If you need to be responsive to any motion of the mouse withing all of the screen, this is more difficult.

First approach is using system global hooks, but for this you will need to setup a hook in a native DLL, so you will need to go outside of .NET and write some native code. See http://msdn.microsoft.com/en-us/library/windows/desktop/ms632589%28v=vs.85%29.aspx[^]. You can setup a hook in C# code, but you need to do it in native code to make the hook global, see:
http://msdn.microsoft.com/en-us/library/windows/desktop/ms644990%28v=vs.85%29.aspx[^],
http://support.microsoft.com/kb/318804[^],
http://msdn.microsoft.com/en-us/magazine/cc188966.aspx[^].

Another, a trivial but compromised way would be polling (system-wide) mouse position. You can do it in a separate thread or in a timer, in some regular time interval, which means waste of CPU time and limited responsiveness at the same time. In both cases, you will need to notify the UI thread of the move. This is another problem:

You cannot call anything related to UI from non-UI thread. Instead, you need to use the method Invoke or BeginInvoke of System.Windows.Threading.Dispatcher (for both Forms or WPF) or System.Windows.Forms.Control (Forms only).

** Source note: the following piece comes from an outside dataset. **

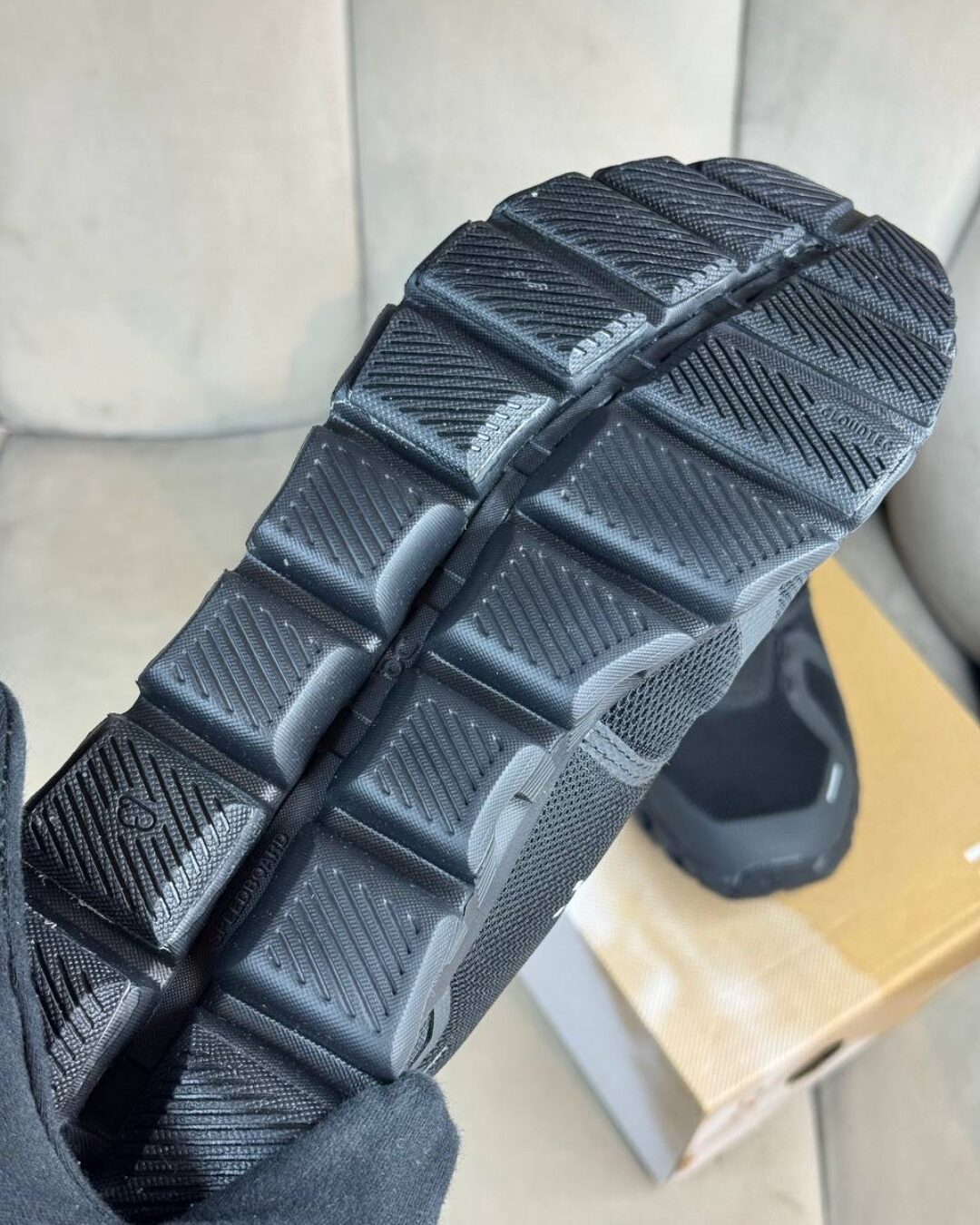 Кроссовки On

You will find detailed explanation of how it works and code samples in my past answers:
Control.Invoke() vs. Control.BeginInvoke()[^],
Problem with Treeview Scanner And MD5[^].

See also more references on threading:
How to get a keydown event to operate on a different thread in vb.net[^],
Control events not firing after enable disable + multithreading[^].